4 mins

Hilary Bradt talks: risk assessment

“You’re so brave!” people say when I tell them about my skydive. But I’m not, because I wasn’t afraid. Well, not very afraid, says Hilary Bradt

Hilary Bradt talks risk assessment (Hilary Bradt)

I won’t pretend that I felt absolutely calm when I found myself at the doorway of that little plane, looking down at a patchwork of Devon fields 15,000ft below, and – yes – the video does show something resembling a scream as my tandem partner pushes me out, but I knew that the risk of serious injury or death was tiny.

Not that fear, and therefore courage, is necessarily related to risk assessment. More often it’s facing the challenge of doing something that you want to do despite the fear, and adventurous travel falls firmly into that category.

Apsley Cherry-Garrard, who accompanied Scott on his Antarctic journey, wrote: ‘If you have the desire for knowledge and the power to give it physical expression, go out and explore... if you are fearful you may do much, for none but cowards have need to prove their bravery.’

The internet has taken much of the uncertainty out of travel, enabling travellers to work out the degree of genuine risk that they are taking. Sorting out rational from irrational fear is a useful exercise when confronting your fears, and the wise traveller will know that the media’s fascination with nasty happenings abroad plays on our fears while ignoring the largest cause of death or injury while travelling: road traffic accidents.

Travellers who are afraid of the local people need an endless supply of courage, which will limit their enjoyment, while those who understand where the real risks lie return from their explorations with tales of kindness, hospitality and an admiration of other cultures.

I am wary of Foreign Office advisories for this reason: some of the world’s most exciting countries for travellers fall into the ‘essential travel only’ category.

One of my favourite websites is polosbastards.com, whose slogan is: ‘Going where we ain’t supposed to’. As it points out, there are plenty of people, such as aid workers, who have to work in the world’s officially dangerous places, as well as curious travellers. Their forum assesses the risks as well as describing dodgy journeys.

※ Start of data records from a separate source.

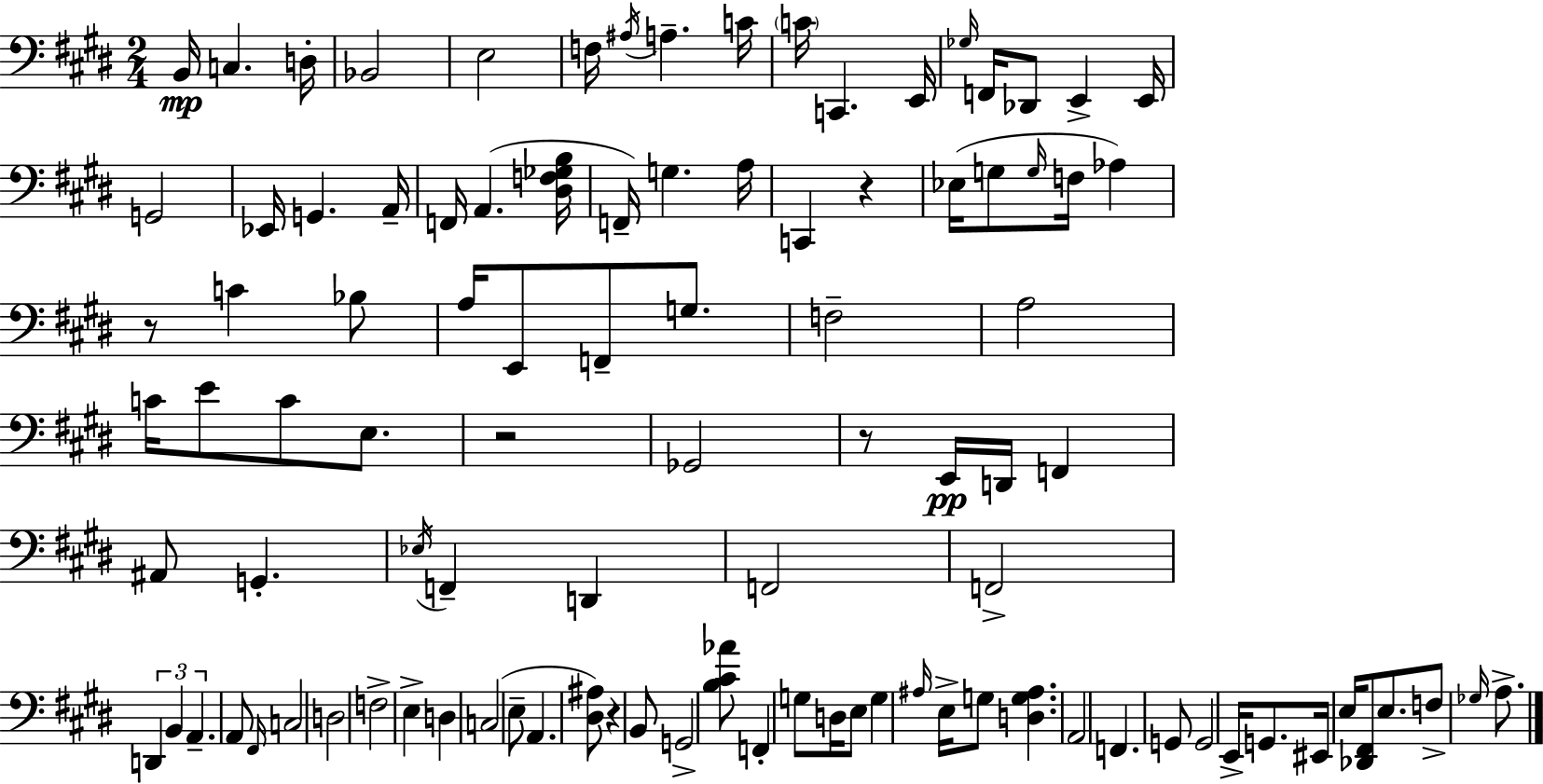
X:1
T:Untitled
M:2/4
L:1/4
K:E
B,,/4 C, D,/4 _B,,2 E,2 F,/4 ^A,/4 A, C/4 C/4 C,, E,,/4 _G,/4 F,,/4 _D,,/2 E,, E,,/4 G,,2 _E,,/4 G,, A,,/4 F,,/4 A,, [^D,F,_G,B,]/4 F,,/4 G, A,/4 C,, z _E,/4 G,/2 G,/4 F,/4 _A, z/2 C _B,/2 A,/4 E,,/2 F,,/2 G,/2 F,2 A,2 C/4 E/2 C/2 E,/2 z2 _G,,2 z/2 E,,/4 D,,/4 F,, ^A,,/2 G,, _E,/4 F,, D,, F,,2 F,,2 D,, B,, A,, A,,/2 ^F,,/4 C,2 D,2 F,2 E, D, C,2 E,/2 A,, [^D,^A,]/2 z B,,/2 G,,2 [B,^C_A]/2 F,, G,/2 D,/4 E,/2 G, ^A,/4 E,/4 G,/2 [D,G,^A,] A,,2 F,, G,,/2 G,,2 E,,/4 G,,/2 ^E,,/4 E,/4 [_D,,^F,,]/2 E,/2 F,/2 _G,/4 A,/2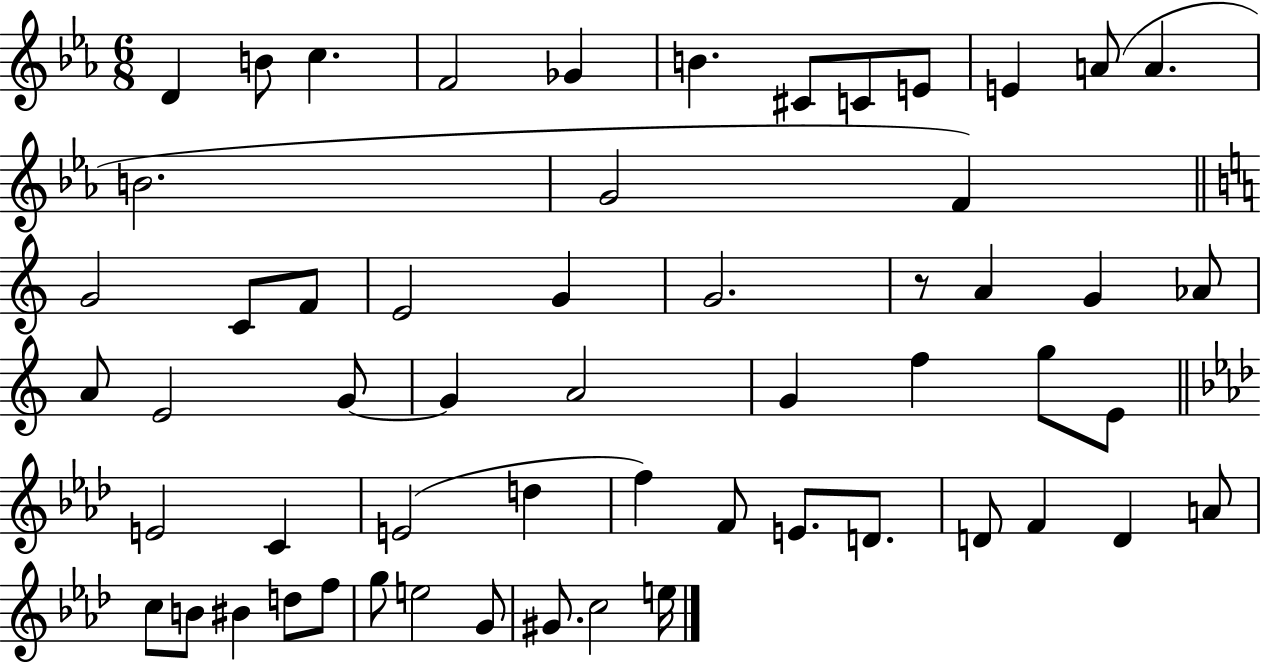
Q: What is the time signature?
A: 6/8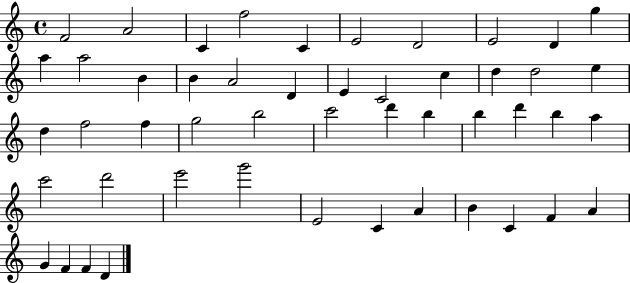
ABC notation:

X:1
T:Untitled
M:4/4
L:1/4
K:C
F2 A2 C f2 C E2 D2 E2 D g a a2 B B A2 D E C2 c d d2 e d f2 f g2 b2 c'2 d' b b d' b a c'2 d'2 e'2 g'2 E2 C A B C F A G F F D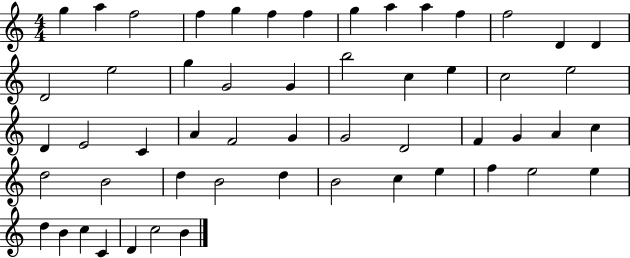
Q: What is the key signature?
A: C major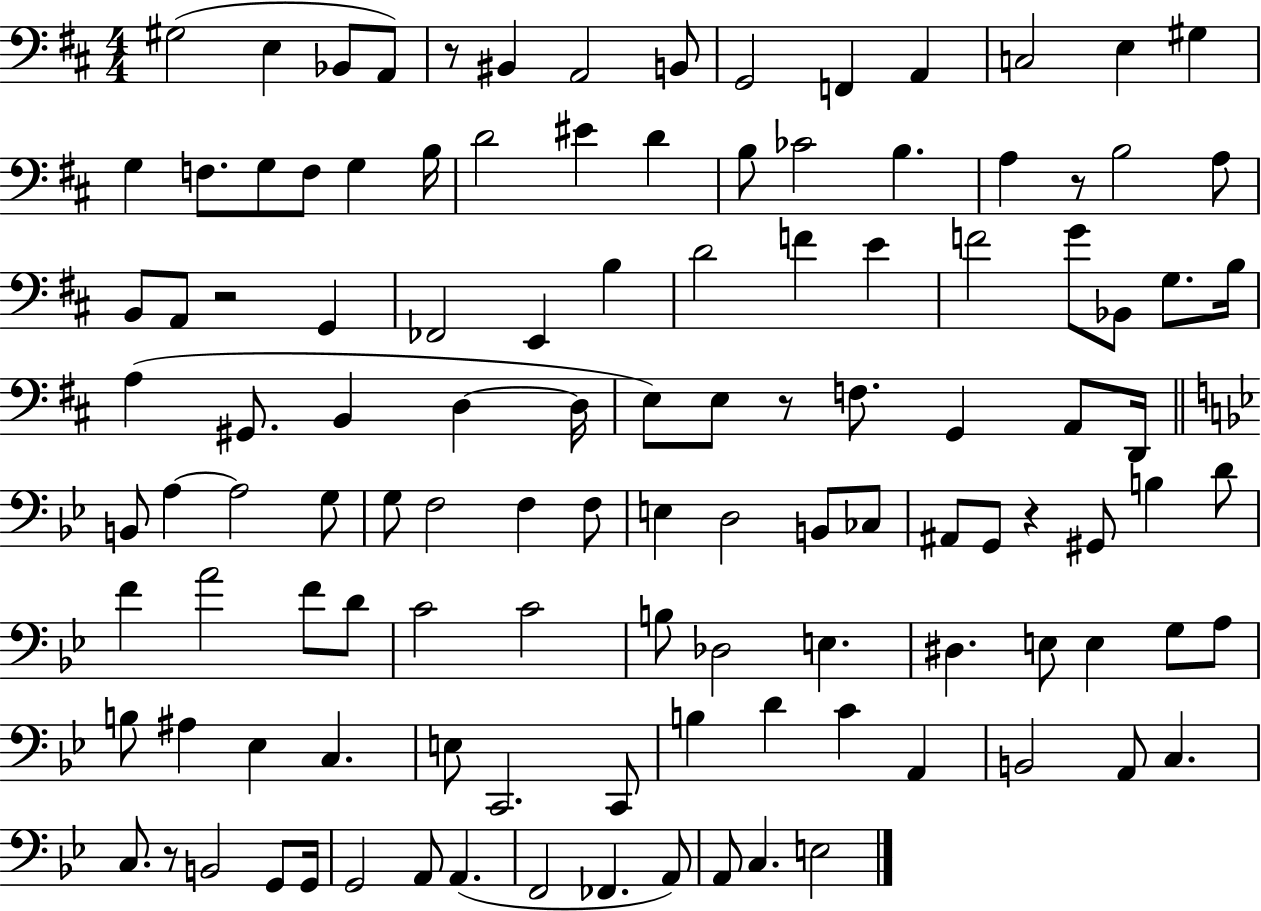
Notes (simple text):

G#3/h E3/q Bb2/e A2/e R/e BIS2/q A2/h B2/e G2/h F2/q A2/q C3/h E3/q G#3/q G3/q F3/e. G3/e F3/e G3/q B3/s D4/h EIS4/q D4/q B3/e CES4/h B3/q. A3/q R/e B3/h A3/e B2/e A2/e R/h G2/q FES2/h E2/q B3/q D4/h F4/q E4/q F4/h G4/e Bb2/e G3/e. B3/s A3/q G#2/e. B2/q D3/q D3/s E3/e E3/e R/e F3/e. G2/q A2/e D2/s B2/e A3/q A3/h G3/e G3/e F3/h F3/q F3/e E3/q D3/h B2/e CES3/e A#2/e G2/e R/q G#2/e B3/q D4/e F4/q A4/h F4/e D4/e C4/h C4/h B3/e Db3/h E3/q. D#3/q. E3/e E3/q G3/e A3/e B3/e A#3/q Eb3/q C3/q. E3/e C2/h. C2/e B3/q D4/q C4/q A2/q B2/h A2/e C3/q. C3/e. R/e B2/h G2/e G2/s G2/h A2/e A2/q. F2/h FES2/q. A2/e A2/e C3/q. E3/h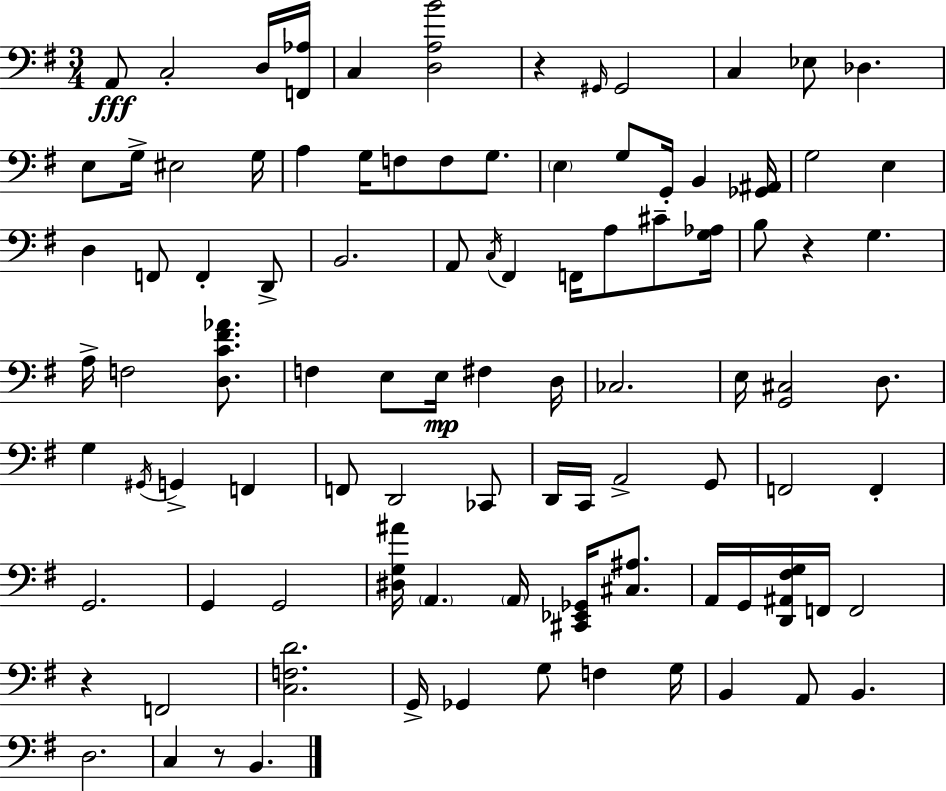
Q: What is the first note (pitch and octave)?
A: A2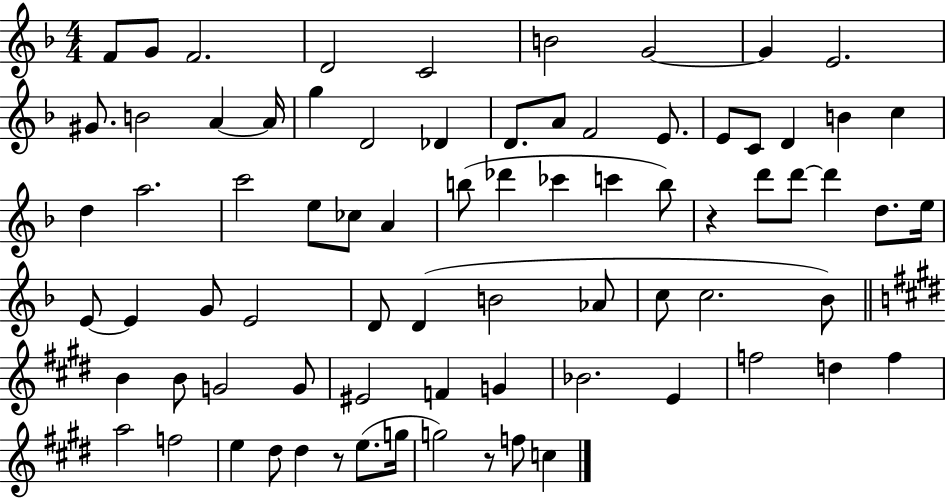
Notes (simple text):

F4/e G4/e F4/h. D4/h C4/h B4/h G4/h G4/q E4/h. G#4/e. B4/h A4/q A4/s G5/q D4/h Db4/q D4/e. A4/e F4/h E4/e. E4/e C4/e D4/q B4/q C5/q D5/q A5/h. C6/h E5/e CES5/e A4/q B5/e Db6/q CES6/q C6/q B5/e R/q D6/e D6/e D6/q D5/e. E5/s E4/e E4/q G4/e E4/h D4/e D4/q B4/h Ab4/e C5/e C5/h. Bb4/e B4/q B4/e G4/h G4/e EIS4/h F4/q G4/q Bb4/h. E4/q F5/h D5/q F5/q A5/h F5/h E5/q D#5/e D#5/q R/e E5/e. G5/s G5/h R/e F5/e C5/q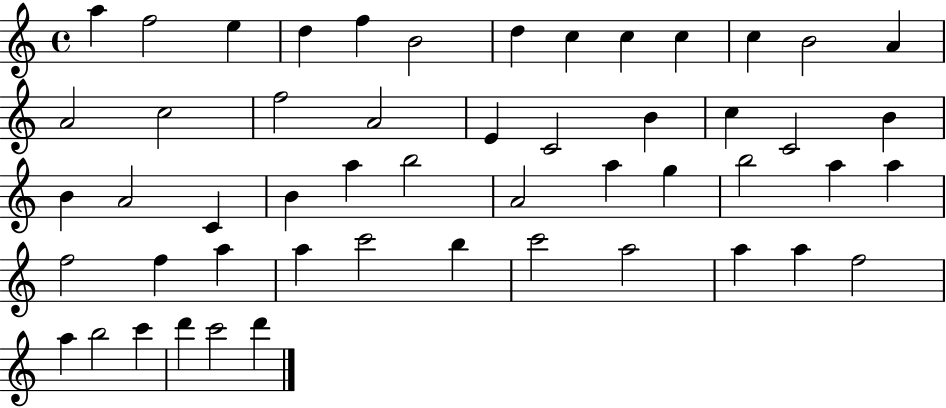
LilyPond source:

{
  \clef treble
  \time 4/4
  \defaultTimeSignature
  \key c \major
  a''4 f''2 e''4 | d''4 f''4 b'2 | d''4 c''4 c''4 c''4 | c''4 b'2 a'4 | \break a'2 c''2 | f''2 a'2 | e'4 c'2 b'4 | c''4 c'2 b'4 | \break b'4 a'2 c'4 | b'4 a''4 b''2 | a'2 a''4 g''4 | b''2 a''4 a''4 | \break f''2 f''4 a''4 | a''4 c'''2 b''4 | c'''2 a''2 | a''4 a''4 f''2 | \break a''4 b''2 c'''4 | d'''4 c'''2 d'''4 | \bar "|."
}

But of course it’s only the hair-raising trips that get written about. The successful, dull ones are not worth recording.

No one can predict the next trouble spot. Two months ago, who would have thought that tourists visiting luxury coastal resorts in northern Kenya were at risk but now, after a spate of kidnappings, the danger is clear.

But stuff happens – and can happen anywhere. So the point is, if there’s a country or region you really want to see, just do it! Spend time on your homework, learn what the potential risks are, then take the plunge. It’s like dropping out of that aeroplane. A moment of fear at what you’ve set out to do, then pure exhilaration, followed by a bit of smug boasting when you make it safely home.